Pressemitteilung der Volksinitiative „Rettet Hamburgs Grün – Klimaschutz jetzt!“

Am Mittwoch, den 23.3.2022 trafen sich Vertreterinnen und Vertreter der Volksinitiative »Rettet Hamburgs Grün – Klimaschutz jetzt!« auf Einladung mit Vertreterinnen und Vertretern der beiden Regierungsfraktionen in der Hamburgischen Bürgerschaft.

Das Treffen war als erstes Kennenlernen gedacht. Es zeigte sich schnell, dass die Position der Regierungsfraktionen hinsichtlich des Klimaschutzes aus Sicht der Vertreter*innen der Volksinitiative nicht zukunftsorientiert ist.

Das Gespräch fand in sachlicher Atmosphäre statt.
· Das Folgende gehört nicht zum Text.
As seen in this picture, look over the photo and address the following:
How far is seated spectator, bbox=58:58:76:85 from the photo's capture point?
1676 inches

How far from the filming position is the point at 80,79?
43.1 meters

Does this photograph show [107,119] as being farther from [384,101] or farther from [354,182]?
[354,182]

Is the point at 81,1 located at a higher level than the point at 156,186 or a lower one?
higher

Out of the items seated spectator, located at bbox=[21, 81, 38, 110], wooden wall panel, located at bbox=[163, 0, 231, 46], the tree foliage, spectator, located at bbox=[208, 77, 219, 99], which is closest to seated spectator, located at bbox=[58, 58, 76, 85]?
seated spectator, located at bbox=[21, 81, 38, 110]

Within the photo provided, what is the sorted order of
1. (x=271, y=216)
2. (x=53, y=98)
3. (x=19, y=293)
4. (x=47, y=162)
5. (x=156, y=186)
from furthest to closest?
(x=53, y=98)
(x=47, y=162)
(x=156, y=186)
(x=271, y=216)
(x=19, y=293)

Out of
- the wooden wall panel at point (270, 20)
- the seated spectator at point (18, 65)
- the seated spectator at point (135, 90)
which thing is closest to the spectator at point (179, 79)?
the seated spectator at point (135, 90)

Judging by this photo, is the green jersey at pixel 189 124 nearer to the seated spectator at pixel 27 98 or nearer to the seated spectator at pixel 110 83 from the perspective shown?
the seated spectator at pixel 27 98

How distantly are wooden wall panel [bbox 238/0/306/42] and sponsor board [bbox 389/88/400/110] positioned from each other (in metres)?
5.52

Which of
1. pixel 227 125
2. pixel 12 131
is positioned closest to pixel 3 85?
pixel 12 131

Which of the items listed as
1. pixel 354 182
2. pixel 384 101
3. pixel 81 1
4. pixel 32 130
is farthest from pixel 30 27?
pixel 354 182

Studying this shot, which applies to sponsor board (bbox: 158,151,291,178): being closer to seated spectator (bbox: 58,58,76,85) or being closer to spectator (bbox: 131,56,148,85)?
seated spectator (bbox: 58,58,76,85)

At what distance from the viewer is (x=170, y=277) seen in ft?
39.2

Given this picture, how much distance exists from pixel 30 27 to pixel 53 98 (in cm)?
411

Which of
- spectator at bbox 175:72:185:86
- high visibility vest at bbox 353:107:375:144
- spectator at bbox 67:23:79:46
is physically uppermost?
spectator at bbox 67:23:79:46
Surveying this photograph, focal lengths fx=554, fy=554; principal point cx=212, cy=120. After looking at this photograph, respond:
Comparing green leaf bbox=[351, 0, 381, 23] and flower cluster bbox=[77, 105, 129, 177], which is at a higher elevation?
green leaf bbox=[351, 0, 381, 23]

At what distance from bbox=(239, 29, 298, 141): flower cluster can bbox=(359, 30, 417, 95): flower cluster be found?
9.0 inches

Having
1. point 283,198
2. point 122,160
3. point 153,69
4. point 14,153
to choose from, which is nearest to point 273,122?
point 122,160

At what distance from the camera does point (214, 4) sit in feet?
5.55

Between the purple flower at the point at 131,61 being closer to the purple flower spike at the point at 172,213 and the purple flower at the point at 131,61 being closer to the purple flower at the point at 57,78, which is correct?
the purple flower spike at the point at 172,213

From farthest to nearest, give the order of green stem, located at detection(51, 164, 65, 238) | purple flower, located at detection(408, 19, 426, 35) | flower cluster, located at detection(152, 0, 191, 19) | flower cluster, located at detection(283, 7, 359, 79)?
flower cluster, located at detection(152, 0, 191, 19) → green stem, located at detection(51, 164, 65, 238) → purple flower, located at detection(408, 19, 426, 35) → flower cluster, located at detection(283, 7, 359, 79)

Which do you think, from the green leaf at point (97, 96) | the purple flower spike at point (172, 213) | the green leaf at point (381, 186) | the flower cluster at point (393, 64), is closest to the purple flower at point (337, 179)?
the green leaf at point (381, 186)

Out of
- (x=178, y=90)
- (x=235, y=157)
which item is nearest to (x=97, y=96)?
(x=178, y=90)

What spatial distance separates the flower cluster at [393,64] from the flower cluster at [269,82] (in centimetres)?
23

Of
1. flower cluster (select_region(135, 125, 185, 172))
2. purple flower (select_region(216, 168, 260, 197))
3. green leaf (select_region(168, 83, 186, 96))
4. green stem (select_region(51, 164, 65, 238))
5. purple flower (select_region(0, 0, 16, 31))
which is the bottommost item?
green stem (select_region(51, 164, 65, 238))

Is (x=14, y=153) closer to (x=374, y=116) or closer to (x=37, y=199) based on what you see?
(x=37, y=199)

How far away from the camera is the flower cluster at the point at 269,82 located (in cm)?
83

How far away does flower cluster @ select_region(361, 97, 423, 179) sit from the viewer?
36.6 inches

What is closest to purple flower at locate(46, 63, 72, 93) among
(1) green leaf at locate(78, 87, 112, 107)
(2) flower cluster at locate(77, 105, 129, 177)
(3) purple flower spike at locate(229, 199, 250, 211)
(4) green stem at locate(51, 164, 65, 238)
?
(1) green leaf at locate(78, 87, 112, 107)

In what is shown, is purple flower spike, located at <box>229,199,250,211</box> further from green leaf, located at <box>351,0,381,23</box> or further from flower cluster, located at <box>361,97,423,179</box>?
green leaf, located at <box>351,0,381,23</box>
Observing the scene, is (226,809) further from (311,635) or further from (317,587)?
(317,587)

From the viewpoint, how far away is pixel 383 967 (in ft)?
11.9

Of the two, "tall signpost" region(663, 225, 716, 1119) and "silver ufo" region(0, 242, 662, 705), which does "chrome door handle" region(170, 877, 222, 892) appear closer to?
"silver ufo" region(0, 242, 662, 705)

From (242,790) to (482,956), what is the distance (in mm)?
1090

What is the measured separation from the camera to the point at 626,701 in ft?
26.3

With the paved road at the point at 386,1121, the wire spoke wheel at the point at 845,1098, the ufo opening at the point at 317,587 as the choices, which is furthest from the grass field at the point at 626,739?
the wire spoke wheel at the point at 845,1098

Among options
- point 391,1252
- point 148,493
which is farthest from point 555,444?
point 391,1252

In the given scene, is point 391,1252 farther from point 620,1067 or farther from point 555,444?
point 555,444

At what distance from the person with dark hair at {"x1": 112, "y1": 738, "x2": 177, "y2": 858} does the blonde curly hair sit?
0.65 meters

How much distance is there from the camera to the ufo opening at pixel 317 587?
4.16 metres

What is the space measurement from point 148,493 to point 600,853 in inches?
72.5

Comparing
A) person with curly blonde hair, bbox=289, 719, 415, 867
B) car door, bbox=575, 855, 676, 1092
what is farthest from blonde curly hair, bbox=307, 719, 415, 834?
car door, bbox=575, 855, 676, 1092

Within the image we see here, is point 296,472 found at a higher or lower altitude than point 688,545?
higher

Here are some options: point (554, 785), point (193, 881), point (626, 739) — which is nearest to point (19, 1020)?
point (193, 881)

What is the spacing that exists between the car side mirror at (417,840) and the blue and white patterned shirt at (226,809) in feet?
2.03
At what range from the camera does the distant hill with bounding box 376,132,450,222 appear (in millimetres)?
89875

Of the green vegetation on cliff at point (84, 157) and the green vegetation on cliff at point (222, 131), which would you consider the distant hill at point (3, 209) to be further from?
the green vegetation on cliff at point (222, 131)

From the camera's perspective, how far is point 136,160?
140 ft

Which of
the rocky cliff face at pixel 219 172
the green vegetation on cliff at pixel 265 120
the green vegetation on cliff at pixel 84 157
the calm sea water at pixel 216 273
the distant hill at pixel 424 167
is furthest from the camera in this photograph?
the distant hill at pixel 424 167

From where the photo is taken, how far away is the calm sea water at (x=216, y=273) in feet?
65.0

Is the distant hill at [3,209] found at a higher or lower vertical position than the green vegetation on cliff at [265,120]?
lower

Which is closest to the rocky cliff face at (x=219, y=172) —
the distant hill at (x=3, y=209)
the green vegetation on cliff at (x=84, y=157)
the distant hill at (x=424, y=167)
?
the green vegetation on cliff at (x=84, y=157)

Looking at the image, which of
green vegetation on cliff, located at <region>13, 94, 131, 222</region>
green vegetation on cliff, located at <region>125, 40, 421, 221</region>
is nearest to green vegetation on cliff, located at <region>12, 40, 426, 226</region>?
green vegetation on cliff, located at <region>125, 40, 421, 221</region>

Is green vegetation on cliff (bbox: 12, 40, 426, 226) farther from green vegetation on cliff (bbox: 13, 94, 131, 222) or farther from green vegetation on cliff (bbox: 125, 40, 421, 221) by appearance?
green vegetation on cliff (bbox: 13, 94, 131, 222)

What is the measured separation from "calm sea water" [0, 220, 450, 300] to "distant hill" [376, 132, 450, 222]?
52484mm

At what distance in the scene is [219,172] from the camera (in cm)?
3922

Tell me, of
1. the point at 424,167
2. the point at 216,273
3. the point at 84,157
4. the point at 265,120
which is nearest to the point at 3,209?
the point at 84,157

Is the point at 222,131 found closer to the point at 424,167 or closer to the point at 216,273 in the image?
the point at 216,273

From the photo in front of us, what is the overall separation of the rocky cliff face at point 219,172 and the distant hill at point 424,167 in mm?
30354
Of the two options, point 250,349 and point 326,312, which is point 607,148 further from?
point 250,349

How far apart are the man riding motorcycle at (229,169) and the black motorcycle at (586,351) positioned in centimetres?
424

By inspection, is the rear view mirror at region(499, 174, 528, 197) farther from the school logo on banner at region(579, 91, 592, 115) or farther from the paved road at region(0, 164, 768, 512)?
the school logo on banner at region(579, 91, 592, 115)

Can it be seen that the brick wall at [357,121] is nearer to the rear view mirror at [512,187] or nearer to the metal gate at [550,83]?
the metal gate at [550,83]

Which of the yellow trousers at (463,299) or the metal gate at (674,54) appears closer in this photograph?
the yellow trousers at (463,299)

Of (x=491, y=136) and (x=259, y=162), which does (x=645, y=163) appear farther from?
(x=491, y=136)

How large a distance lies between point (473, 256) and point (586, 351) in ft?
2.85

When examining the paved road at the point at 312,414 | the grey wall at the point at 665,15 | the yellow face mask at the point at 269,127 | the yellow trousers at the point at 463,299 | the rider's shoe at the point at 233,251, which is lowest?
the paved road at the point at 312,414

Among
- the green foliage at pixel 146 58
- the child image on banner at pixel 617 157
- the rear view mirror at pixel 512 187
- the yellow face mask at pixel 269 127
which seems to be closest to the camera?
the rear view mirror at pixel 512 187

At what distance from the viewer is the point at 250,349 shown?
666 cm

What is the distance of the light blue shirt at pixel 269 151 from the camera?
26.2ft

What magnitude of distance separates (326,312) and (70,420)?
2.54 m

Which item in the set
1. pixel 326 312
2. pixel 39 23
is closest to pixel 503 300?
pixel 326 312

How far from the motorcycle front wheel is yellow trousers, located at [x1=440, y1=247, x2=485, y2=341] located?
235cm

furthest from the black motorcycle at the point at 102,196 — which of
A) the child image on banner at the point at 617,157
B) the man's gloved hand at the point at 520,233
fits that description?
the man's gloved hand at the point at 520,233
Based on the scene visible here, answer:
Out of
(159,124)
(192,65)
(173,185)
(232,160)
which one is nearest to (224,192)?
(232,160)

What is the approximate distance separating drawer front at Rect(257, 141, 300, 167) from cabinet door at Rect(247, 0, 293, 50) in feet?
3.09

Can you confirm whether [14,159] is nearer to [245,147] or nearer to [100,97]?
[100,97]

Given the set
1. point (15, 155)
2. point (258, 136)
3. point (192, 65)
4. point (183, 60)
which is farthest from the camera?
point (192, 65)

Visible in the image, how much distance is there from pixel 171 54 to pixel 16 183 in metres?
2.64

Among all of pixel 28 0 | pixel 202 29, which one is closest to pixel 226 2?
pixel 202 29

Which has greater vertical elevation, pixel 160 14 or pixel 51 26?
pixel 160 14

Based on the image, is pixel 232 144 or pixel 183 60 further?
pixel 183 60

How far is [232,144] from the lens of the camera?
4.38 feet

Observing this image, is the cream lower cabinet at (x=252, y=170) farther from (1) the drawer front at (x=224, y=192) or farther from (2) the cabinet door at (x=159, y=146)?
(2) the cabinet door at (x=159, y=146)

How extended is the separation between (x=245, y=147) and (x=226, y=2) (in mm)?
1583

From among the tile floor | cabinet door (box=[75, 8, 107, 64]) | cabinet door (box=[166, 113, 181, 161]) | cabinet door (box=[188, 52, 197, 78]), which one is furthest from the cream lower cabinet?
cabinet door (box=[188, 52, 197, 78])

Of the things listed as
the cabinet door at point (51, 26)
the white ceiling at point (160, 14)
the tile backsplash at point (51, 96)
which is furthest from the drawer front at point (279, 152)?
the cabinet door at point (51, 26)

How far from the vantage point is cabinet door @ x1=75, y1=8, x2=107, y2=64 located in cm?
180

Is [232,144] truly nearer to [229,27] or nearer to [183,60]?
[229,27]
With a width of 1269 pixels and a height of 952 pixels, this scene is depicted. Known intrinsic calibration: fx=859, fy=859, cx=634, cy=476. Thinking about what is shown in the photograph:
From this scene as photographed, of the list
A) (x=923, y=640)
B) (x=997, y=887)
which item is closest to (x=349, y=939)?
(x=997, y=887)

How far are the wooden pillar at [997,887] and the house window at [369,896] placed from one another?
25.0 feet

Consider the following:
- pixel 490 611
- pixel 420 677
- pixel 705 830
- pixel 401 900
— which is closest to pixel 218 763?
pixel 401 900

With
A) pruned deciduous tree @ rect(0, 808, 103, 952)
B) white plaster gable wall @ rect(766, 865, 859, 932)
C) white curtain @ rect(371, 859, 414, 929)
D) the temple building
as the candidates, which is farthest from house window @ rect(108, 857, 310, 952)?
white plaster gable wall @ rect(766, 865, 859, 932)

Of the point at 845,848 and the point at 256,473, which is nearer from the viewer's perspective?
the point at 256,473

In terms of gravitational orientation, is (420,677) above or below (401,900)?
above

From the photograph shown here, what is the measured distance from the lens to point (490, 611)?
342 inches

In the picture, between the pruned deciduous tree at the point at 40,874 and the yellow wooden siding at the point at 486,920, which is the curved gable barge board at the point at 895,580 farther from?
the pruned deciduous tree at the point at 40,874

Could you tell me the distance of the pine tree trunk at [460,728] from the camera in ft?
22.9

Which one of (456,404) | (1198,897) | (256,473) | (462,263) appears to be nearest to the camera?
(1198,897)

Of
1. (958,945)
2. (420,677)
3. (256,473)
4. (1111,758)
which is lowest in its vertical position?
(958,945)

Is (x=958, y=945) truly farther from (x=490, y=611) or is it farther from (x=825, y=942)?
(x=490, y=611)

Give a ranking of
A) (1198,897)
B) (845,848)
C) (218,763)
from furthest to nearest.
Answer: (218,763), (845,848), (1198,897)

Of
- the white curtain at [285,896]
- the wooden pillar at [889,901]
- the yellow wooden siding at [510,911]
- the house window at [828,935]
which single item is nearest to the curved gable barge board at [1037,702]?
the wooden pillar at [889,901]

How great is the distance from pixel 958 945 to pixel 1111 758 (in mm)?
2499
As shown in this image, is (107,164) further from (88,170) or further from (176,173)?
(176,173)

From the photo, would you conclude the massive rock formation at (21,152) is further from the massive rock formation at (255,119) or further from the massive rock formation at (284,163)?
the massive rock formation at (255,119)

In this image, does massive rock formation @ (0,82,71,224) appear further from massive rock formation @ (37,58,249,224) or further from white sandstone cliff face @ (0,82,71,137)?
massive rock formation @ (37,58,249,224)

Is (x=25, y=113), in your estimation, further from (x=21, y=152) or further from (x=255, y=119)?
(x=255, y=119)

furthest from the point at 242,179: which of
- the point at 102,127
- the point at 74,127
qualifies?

Dennoch bleibt festzuhalten, dass sich die Regierungsfraktionen nach wie vor in alten Denkmustern bewegen. Dazu Michael Heering (Vertrauensperson der Volksinitiative): »Es ist nicht nachvollziehbar, dass Klimaschutz, Artenschutz und Lebensqualität immer wieder gegen Wohnen, Arbeiten und Soziales ausgespielt werden sollen. Grünflächen sind keine billigen Baulandreserven, sondern artenreiche Lebensinseln für Hamburgs Zukunft.« Joachim Lau (ebenfalls Vertrauensperson der Volksinitiative) ergänzt: »Zukunftsweisende Vorschläge für die nachfolgenden Generationen durch die Regierungsvertreter*innen, denen sie ja gesetzlich verpflichtet sind, blieben aus. Auf die Notwendigkeit unseres Anliegens, Hamburg auf den unausweichlichen Klimawandel vorzubereiten, wurde nicht eingegangen.«

Die Volksinitiative hat sich den Schutz von Hamburgs Grünflächen zum Ziel gesetzt, denn Hamburg muss jetzt und in Zukunft vor den Folgen des Klimawandels geschützt werden. Aufgabe der Politik ist es, Lösungsansätze zu präsentieren, die die angeblichen Gegensätze von Klimaschutz und Wohnungsbau überwinden.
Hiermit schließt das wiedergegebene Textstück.